From Across the Pond..

From the BBC News Magazine:

I live with the tensions between the world out there I want to see and even contemplate, and the inner world to which the book gives me access. It is the inner rewards of reading a book in a private and concentrated way that lead you into realms of your own imagination and thought that no other process offers. Something happens between the words and the brain that is unique to the moment and to your own sensibilities.

It is why, at such moments, it is so awful to be interrupted – and why I am frequently late at meetings because I find it hard to tear myself away. Any society that doesn’t value the richness of this encounter with ideas and the imagination will impoverish its citizens.

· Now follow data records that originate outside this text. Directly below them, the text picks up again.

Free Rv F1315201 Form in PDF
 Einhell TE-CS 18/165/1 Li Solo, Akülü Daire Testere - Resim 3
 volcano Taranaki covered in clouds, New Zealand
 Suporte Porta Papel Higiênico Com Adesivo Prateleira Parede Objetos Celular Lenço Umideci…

The author, broadcaster Joan Bakewell, discusses the deep cuts to government spending that being discussed over in the UK. This includes the closing of 130 libraries in London as well as in other parts of the country. Her overall concern is on the value of reading and its place in the public discourse as well as society at large. In closing libraries, Mrs. Bakewell worries about the future for the upcoming generations. It’s a nice “feel good” read, though for me it lacks the push for specific action that this issue really needs. Awareness is certainly important, but providing the first step as to remedy the situation is what gets movements rolling. However, I believe that is where my esteemed UK colleagues can pick up the message from there.

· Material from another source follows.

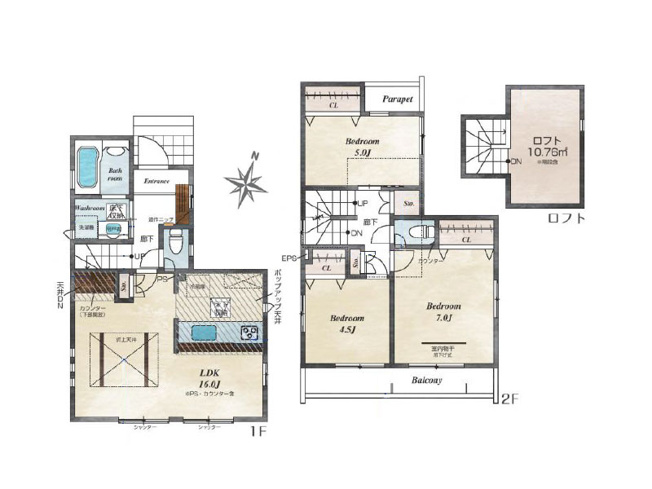 【間取り】 | 東久留米市南沢1丁目　新築一戸建住宅　全4棟　(保谷店) | 2号棟/1階にLDK、2階に個室がまとまったシンプルなプラン。ご家族で過ごす時間とプライベート時間の両方を大切にできます。※図面を基に作成しています。現況と異なる場合は現況を優先いたします。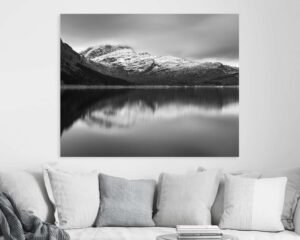 Black and white wall art of a cloudy mountain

Best quote of the commentary:

My defence should not be seen as the attempt merely to rescue a small building in a particular borough, or any other particular places threatened with closure. Rather it is a rallying call for the concept of free libraries. In our culture the library stands as tall and as significant as a parish church or the finest cathedral. It goes back to the times when ideas first began to circulate in the known world. I worry where wisdom will come from.

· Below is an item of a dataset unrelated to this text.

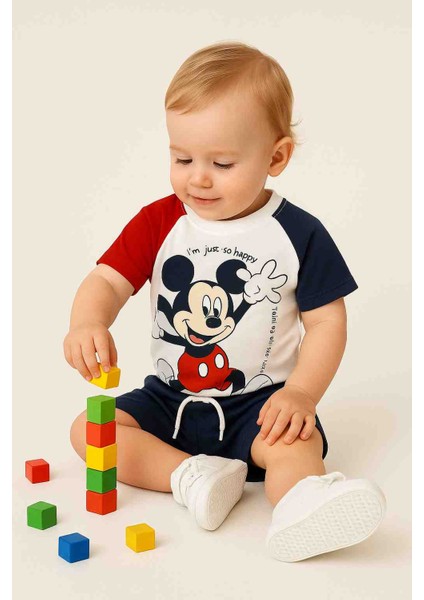 Erkek Bebek Mickey Mouse Baskılı 2’li Takım 9-24 Ay – Yazlık Kısa Kollu Tişört ve Şort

You can also hear her read the commentary.

6 thoughts on “From Across the Pond..

  1. Pingback: Tweets that mention From Across the Pond.. « Agnostic, Maybe -- Topsy.com

  2. “…lacks the push for specific action that this issue really needs”

    Ah, you don’t get the context or the culture. It’s a Radio Four ten minute piece. Radio four is classically middle to upper middle class (remember our class system is markedly different to the US one), and you wouldn’t get such a push on here. More of a thoughtful, introspective piece. Which also befits the person who wrote and read it.

    As an example and counter point, if Socialist Worker:

    http://www.socialistworker.org.uk/

    …ran a piece on libraries, the readership would not expect an introspective piece, but instead would expect a call for violent direct action.

    We’ll take a broad coalition of people, classes and groups, doing their bit in the way which suits them and their audience / followers, in this war on public libraries. For it is a war.

  3. I was puzzled to read the title page ‘Across the Pond’ and wondered what it meant. I was told it meant the USA. I am befuddled and angry at the BBC’s obsession with America and particularly Woman’s Hour’s obesession with spoiled, rich American women.
    I would like to remind the BBC staff that they live out of the pockets of the British taxpayer. If they want to live vicariously in America without the scafflod of British society there is nothing to stop them moving there.
    There is a world to explore and (I hate to remind them) poor starving people all over the world who need publicity, not just rich Americans who ‘have made it’.
    Why not privatise the BBC and let us see how they cope in the real world the rest of us have to live in.

  4. Hi Bri,

    I was ‘befuddled’ at your inaccurate rant. A few corrections:

    I would like to remind the BBC staff

    Um, I don’t think many of them will read your comment, somehow.

    that they live out of the pockets of the British taxpayer.

    Incorrect. BBC revenue comes from TV license payers (not quite the same as taxpayers) and sales of products and content.

    There is a world to explore and (I hate to remind them) poor starving people all over the world who need publicity, not just rich Americans who ‘have made it’.

    The BBC does excellent world coverage. America is part of that world. As are many, many other countries which the BBC features. One recent example of countless many; the extensive coverage that the BBC gave to the floods in Pakistan, earlier in the year. Substantially more coverage than ‘commercial’ TV channels gave.

    Why not privatise the BBC and let us see how they cope in the real world the rest of us have to live in.

    That’s a world where people like Kay Burley are the epitome of TV journalism and presenting? No thanks; I’ll go for the quality and unbiased reporting that the BBC provides. Of the world.